### WORK TO BE COMPLETED
Copy the entries from the line containing "In what sequence" through the line containing "[100,45] → [72,31] → [33,27] → [158,119]", swapping "closest" for "nearest" and keeping everything else the same.
━━━━━━━━━━━━━━━━
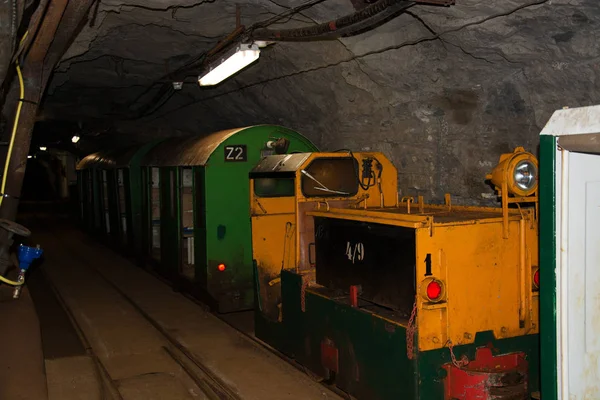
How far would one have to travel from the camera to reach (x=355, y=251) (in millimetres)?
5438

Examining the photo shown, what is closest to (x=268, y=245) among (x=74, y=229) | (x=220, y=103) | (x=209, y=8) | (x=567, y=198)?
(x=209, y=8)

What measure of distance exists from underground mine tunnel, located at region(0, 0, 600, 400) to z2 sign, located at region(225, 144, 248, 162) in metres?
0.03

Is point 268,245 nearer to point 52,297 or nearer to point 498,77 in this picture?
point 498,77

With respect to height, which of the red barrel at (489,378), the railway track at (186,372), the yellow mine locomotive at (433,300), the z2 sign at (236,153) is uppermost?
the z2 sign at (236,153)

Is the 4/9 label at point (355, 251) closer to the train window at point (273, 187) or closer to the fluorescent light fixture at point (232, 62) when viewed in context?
━━━━━━━━━━━━━━━━
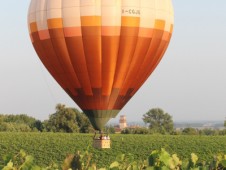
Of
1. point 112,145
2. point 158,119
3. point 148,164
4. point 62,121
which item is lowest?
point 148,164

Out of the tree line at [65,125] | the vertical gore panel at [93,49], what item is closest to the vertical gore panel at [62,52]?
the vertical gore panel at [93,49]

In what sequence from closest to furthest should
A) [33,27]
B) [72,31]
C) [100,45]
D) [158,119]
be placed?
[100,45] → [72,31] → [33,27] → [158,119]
━━━━━━━━━━━━━━━━
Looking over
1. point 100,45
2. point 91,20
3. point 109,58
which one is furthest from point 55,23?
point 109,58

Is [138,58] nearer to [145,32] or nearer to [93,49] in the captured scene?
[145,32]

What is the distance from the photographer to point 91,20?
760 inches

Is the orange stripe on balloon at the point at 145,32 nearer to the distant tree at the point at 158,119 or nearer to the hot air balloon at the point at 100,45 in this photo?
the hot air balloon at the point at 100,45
━━━━━━━━━━━━━━━━
### COMPLETE OUTPUT
In what sequence from nearest to furthest should
A) [33,27]
B) [72,31]
C) [100,45]
D) [158,119]
be placed?
[100,45] → [72,31] → [33,27] → [158,119]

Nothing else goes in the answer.